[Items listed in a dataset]

---

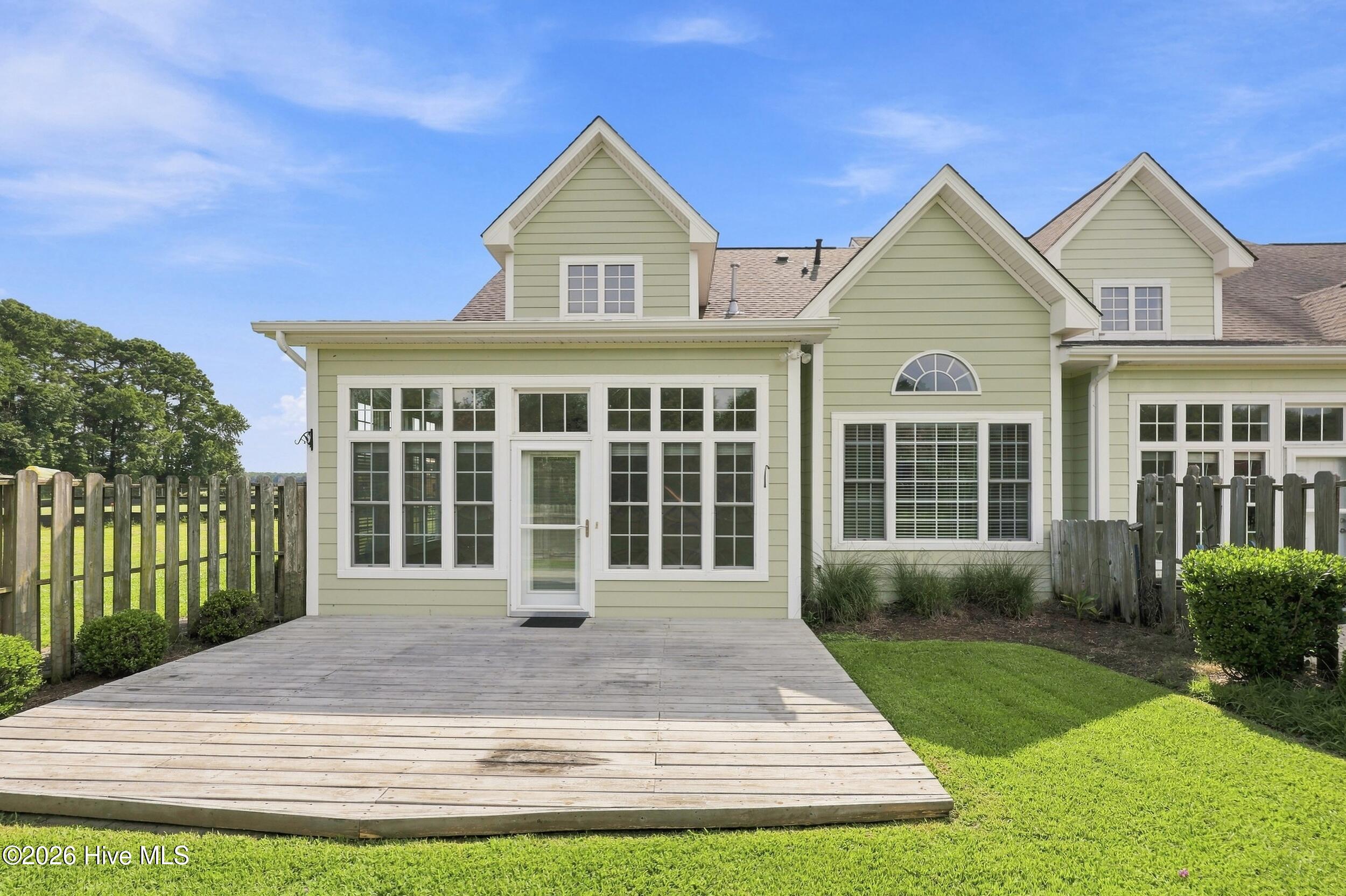Exterior photo of 531 Watercrest Circle, Elizabeth City, NC 27909. MLS: 100596471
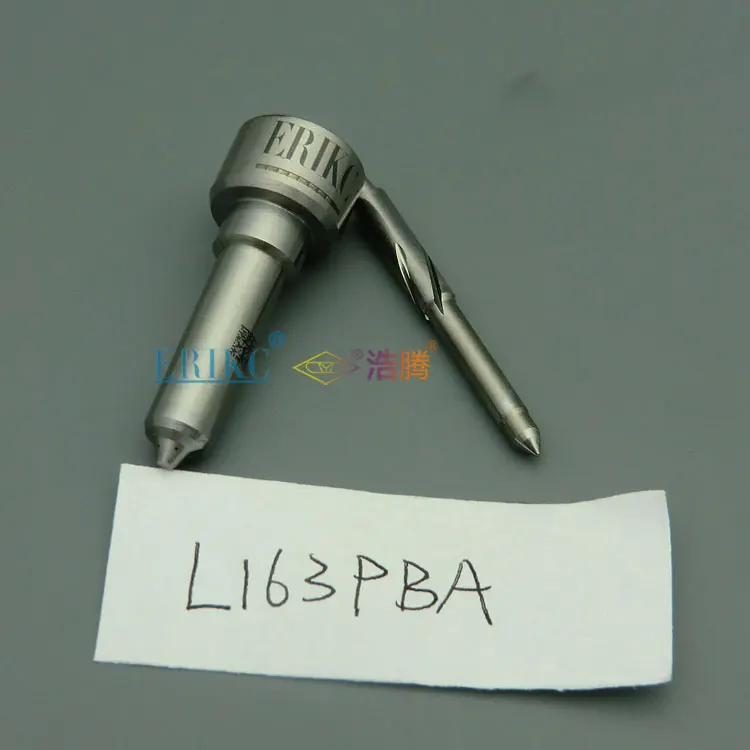 L163PBD Automatic Nozzle L163PBA Car Parts Auto Engine Fuel Injector Nozzle for Ejbr03301D Jmc Transit 2.8l Van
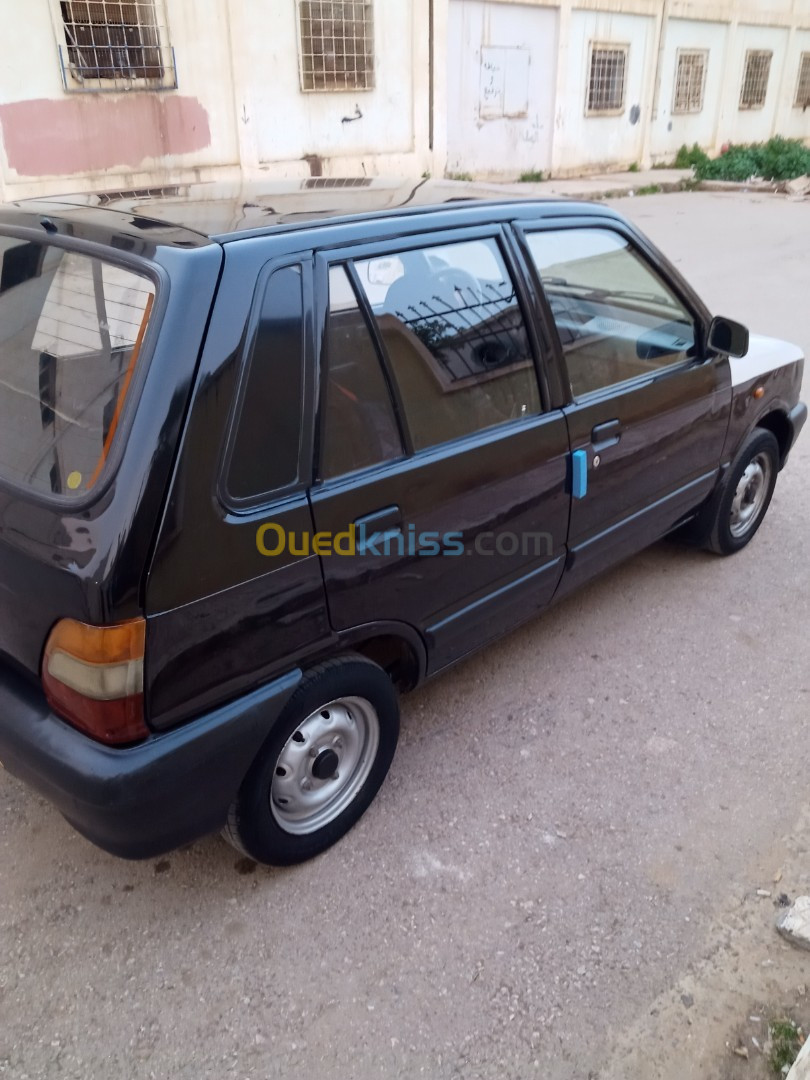 Suzuki Maruti 800 2010 Maruti 800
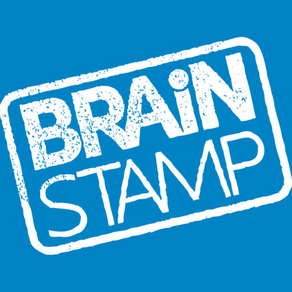 Brain Stamp Game Time!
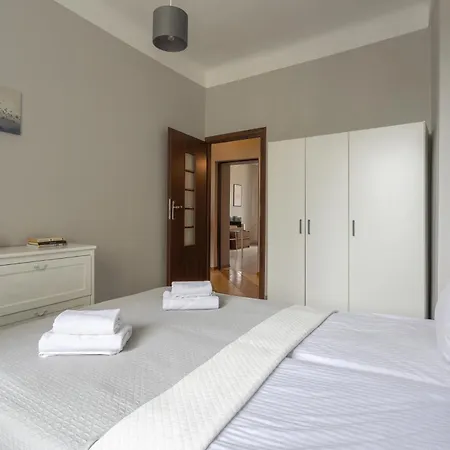 Apartmán Golden In - Two Bedroom In The Center - Marszalkowska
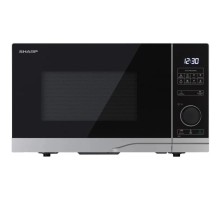 Мікрохвильова піч Sharp YC-PS234AE-S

---

Transcribe the records above exactly and drop every picture.

Exterior photo of 531 Watercrest Circle, Elizabeth City, NC 27909. MLS: 100596471
 L163PBD Automatic Nozzle L163PBA Car Parts Auto Engine Fuel Injector Nozzle for Ejbr03301D Jmc Transit 2.8l Van
 Suzuki Maruti 800 2010 Maruti 800
 Brain Stamp Game Time!
 Apartmán Golden In - Two Bedroom In The Center - Marszalkowska
 Мікрохвильова піч Sharp YC-PS234AE-S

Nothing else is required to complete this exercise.